#### [The data]
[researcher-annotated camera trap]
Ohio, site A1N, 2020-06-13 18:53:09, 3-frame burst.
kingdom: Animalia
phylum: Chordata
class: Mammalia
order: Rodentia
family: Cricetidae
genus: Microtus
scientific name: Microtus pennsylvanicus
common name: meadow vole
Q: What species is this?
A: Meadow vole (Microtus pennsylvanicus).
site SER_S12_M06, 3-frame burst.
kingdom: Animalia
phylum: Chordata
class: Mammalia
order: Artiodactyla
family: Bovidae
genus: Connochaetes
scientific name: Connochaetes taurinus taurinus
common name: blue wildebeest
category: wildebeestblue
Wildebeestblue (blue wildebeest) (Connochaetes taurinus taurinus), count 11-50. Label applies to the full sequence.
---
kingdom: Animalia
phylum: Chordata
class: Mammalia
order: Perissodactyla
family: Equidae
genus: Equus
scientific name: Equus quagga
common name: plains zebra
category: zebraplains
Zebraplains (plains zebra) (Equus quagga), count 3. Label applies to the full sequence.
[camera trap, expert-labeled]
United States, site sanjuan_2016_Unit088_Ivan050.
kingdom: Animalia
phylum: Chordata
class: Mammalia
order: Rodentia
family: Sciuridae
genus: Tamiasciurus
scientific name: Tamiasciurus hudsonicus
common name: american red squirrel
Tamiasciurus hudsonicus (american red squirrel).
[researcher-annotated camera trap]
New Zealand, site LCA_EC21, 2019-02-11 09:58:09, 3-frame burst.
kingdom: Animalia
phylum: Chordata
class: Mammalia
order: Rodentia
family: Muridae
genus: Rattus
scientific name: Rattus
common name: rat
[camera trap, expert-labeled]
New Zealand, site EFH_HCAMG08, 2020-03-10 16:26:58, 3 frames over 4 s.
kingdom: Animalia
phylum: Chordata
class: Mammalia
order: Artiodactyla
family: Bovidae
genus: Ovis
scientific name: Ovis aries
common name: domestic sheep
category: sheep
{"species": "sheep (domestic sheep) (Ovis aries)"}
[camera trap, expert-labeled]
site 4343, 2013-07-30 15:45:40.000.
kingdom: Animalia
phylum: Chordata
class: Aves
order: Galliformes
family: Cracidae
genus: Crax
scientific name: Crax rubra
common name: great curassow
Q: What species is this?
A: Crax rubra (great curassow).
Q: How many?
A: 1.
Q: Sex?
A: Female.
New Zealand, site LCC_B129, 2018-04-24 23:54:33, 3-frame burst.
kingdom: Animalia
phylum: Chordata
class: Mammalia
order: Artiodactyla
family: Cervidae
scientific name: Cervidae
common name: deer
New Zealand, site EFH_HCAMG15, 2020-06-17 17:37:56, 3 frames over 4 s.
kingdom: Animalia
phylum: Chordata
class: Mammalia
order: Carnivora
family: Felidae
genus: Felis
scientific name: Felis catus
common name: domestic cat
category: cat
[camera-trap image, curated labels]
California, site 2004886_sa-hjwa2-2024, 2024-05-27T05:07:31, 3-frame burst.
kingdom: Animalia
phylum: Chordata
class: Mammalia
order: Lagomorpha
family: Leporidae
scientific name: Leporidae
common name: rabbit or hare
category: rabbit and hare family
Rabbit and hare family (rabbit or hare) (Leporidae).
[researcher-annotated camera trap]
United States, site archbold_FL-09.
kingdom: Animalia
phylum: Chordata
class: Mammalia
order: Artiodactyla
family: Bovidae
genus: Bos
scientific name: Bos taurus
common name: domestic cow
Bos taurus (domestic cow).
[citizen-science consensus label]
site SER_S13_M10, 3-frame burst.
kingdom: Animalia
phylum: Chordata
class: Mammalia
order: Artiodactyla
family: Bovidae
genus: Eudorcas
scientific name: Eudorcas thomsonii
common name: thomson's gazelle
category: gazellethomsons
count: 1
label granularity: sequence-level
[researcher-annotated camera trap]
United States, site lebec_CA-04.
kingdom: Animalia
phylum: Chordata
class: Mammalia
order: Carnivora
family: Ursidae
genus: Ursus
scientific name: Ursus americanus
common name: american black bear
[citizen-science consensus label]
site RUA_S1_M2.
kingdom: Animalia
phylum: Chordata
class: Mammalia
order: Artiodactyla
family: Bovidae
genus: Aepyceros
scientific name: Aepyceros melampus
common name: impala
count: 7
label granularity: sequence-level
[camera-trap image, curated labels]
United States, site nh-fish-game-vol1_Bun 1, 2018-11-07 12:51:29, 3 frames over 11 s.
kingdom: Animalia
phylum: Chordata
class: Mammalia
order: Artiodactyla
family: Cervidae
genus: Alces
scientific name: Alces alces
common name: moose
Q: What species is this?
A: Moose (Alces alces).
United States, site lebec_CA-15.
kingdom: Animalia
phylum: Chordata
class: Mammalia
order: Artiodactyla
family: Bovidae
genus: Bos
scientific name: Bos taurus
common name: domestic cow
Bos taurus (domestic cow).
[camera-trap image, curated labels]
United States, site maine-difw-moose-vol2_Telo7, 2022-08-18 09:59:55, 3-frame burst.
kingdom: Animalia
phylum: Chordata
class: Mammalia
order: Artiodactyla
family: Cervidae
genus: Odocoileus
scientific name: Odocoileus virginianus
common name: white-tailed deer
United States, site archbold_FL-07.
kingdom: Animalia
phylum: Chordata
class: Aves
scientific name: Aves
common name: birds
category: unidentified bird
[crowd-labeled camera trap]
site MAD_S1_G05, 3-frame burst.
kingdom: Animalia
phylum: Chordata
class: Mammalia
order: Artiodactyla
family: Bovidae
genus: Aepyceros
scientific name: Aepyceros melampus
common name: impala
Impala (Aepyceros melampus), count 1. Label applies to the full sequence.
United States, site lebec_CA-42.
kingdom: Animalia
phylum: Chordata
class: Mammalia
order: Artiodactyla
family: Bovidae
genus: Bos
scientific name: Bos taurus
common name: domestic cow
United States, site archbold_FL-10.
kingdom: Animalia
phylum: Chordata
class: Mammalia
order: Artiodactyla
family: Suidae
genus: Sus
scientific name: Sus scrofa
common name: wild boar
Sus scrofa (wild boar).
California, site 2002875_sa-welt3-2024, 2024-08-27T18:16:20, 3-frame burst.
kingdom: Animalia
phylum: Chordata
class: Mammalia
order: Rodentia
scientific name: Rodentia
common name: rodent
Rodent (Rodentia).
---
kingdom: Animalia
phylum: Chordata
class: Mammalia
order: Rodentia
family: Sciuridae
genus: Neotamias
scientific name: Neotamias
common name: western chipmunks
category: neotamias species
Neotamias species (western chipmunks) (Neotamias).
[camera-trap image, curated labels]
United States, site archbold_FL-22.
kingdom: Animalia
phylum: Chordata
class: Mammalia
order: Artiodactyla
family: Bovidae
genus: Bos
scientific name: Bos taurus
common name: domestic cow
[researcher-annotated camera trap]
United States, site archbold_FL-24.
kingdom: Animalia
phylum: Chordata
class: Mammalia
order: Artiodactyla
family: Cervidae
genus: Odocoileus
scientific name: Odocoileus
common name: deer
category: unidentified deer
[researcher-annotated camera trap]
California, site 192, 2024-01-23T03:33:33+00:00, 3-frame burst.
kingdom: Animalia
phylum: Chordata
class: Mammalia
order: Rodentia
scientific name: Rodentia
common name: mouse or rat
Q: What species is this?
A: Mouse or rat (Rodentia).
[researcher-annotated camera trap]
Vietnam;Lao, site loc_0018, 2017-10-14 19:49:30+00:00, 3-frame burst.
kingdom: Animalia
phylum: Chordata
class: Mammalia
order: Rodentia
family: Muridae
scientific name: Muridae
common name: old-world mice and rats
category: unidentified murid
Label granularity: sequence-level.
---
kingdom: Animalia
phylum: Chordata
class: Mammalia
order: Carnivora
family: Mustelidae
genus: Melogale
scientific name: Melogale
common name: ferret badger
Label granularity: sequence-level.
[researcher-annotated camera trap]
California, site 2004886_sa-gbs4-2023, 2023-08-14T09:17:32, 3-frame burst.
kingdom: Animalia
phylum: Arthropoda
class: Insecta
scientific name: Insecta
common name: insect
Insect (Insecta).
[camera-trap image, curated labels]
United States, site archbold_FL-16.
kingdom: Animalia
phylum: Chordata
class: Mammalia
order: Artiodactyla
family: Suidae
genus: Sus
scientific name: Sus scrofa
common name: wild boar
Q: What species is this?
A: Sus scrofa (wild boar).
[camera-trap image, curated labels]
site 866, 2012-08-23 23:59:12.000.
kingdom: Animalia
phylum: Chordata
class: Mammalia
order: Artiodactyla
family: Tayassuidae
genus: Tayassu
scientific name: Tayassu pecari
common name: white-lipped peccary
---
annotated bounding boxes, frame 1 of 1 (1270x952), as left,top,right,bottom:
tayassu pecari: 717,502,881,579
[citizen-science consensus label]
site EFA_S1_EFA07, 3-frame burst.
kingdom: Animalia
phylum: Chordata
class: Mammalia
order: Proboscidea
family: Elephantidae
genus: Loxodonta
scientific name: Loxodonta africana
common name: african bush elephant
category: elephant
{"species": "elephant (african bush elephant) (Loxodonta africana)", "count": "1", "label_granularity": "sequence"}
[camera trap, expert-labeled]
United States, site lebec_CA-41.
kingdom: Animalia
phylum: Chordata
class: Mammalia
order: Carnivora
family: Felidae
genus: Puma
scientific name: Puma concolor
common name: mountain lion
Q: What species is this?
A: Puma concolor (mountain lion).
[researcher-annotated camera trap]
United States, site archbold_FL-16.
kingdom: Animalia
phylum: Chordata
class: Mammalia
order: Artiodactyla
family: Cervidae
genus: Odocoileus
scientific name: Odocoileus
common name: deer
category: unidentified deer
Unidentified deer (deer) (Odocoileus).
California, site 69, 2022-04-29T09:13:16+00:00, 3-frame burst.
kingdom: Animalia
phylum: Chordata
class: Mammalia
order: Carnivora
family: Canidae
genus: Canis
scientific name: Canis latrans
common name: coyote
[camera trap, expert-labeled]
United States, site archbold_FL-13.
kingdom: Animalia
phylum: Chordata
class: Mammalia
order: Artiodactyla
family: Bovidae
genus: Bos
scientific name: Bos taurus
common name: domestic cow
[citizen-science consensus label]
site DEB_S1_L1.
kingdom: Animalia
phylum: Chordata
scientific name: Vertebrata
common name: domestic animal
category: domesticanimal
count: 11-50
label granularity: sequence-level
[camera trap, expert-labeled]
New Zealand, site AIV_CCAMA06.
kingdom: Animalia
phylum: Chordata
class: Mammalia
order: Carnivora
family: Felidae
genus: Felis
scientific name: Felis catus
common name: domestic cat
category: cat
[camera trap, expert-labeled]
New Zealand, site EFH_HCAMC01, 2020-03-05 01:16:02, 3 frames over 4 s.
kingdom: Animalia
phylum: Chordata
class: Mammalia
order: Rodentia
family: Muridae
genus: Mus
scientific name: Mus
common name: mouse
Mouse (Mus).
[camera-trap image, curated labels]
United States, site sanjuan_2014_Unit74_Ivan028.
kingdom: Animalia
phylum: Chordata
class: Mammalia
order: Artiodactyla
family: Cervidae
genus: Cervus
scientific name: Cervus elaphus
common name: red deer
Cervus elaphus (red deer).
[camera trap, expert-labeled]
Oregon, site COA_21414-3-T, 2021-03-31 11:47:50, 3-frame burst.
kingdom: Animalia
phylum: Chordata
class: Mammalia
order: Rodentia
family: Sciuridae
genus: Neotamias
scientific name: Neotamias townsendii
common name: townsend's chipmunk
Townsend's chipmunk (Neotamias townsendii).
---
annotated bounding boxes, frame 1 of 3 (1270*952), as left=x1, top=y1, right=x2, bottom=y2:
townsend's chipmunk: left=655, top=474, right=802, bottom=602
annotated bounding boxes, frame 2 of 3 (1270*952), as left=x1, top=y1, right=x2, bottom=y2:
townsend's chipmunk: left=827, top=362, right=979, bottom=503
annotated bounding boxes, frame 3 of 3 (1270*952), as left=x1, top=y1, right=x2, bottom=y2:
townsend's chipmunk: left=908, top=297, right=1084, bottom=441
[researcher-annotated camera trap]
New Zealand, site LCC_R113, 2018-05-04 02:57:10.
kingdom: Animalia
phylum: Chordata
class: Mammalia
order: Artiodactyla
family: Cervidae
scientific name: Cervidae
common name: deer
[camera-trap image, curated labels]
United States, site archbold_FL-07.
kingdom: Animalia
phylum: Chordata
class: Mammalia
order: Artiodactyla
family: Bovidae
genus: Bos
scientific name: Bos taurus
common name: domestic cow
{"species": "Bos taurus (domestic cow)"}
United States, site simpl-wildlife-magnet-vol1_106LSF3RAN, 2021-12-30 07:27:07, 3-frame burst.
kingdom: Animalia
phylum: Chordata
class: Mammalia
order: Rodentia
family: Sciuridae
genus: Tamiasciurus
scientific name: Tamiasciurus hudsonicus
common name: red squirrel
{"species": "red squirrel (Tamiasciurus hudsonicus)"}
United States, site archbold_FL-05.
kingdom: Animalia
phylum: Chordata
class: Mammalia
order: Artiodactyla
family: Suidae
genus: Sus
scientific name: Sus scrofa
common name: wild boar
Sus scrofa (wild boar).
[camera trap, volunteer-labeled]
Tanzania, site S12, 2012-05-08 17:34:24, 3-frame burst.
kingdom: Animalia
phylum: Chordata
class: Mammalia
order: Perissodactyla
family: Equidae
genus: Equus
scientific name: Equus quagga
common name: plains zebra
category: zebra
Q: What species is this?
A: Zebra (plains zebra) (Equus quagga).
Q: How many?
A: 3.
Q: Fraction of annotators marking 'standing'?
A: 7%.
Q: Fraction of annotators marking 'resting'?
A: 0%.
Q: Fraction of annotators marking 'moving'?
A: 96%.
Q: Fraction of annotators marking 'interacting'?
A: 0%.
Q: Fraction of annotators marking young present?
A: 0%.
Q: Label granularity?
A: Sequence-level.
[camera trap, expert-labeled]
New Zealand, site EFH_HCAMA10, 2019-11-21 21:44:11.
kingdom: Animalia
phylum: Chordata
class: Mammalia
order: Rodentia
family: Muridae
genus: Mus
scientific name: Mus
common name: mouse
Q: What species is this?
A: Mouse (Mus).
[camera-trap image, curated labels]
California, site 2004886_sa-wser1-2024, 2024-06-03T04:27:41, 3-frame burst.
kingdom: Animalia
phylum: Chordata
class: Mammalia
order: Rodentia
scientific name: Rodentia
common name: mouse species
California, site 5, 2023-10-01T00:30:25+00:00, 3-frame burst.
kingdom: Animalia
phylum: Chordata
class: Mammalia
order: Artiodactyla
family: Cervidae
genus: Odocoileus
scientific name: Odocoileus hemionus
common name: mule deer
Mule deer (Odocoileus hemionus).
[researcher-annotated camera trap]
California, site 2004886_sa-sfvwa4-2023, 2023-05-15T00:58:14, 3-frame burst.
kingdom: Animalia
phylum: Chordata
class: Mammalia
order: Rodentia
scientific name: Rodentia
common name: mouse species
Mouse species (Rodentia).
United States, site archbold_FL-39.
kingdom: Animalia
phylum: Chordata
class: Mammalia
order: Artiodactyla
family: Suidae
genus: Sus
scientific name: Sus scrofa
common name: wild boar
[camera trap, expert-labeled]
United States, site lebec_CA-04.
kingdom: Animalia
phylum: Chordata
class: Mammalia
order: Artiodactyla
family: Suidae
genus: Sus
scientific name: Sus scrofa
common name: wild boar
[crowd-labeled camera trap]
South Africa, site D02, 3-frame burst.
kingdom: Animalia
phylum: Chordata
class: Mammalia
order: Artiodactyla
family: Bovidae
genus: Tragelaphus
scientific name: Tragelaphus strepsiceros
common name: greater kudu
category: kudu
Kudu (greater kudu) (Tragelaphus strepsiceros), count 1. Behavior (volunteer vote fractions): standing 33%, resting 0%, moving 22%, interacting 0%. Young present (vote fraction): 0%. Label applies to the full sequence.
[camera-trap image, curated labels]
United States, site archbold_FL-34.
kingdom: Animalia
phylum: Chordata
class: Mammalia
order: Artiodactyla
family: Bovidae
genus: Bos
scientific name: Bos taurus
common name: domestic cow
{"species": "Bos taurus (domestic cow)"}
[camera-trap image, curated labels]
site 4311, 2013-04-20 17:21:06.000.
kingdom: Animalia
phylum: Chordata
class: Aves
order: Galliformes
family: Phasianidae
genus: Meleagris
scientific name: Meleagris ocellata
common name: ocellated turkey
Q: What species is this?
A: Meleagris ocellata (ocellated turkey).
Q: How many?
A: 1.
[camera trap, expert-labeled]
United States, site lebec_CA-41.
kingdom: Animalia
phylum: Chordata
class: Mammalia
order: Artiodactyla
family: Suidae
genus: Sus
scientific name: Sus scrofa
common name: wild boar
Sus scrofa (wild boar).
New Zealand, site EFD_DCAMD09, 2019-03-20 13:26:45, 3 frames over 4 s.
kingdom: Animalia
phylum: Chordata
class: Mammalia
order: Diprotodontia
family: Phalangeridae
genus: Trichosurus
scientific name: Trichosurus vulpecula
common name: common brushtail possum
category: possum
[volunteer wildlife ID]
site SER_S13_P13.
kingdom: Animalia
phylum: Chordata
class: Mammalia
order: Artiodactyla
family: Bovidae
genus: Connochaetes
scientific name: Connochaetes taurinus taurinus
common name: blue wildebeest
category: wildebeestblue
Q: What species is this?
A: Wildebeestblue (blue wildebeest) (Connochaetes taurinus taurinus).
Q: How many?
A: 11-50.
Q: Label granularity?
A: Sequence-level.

#### [Problem to solve]
Nothing should appear in the answer except the lines above from the line with "A: Crax rubra (great curassow)." through the line with "common name: thomson's gazelle", both included, written out exactly.

#### [Solution]
A: Crax rubra (great curassow).
Q: How many?
A: 1.
Q: Sex?
A: Female.
New Zealand, site LCC_B129, 2018-04-24 23:54:33, 3-frame burst.
kingdom: Animalia
phylum: Chordata
class: Mammalia
order: Artiodactyla
family: Cervidae
scientific name: Cervidae
common name: deer
New Zealand, site EFH_HCAMG15, 2020-06-17 17:37:56, 3 frames over 4 s.
kingdom: Animalia
phylum: Chordata
class: Mammalia
order: Carnivora
family: Felidae
genus: Felis
scientific name: Felis catus
common name: domestic cat
category: cat
[camera-trap image, curated labels]
California, site 2004886_sa-hjwa2-2024, 2024-05-27T05:07:31, 3-frame burst.
kingdom: Animalia
phylum: Chordata
class: Mammalia
order: Lagomorpha
family: Leporidae
scientific name: Leporidae
common name: rabbit or hare
category: rabbit and hare family
Rabbit and hare family (rabbit or hare) (Leporidae).
[researcher-annotated camera trap]
United States, site archbold_FL-09.
kingdom: Animalia
phylum: Chordata
class: Mammalia
order: Artiodactyla
family: Bovidae
genus: Bos
scientific name: Bos taurus
common name: domestic cow
Bos taurus (domestic cow).
[citizen-science consensus label]
site SER_S13_M10, 3-frame burst.
kingdom: Animalia
phylum: Chordata
class: Mammalia
order: Artiodactyla
family: Bovidae
genus: Eudorcas
scientific name: Eudorcas thomsonii
common name: thomson's gazelle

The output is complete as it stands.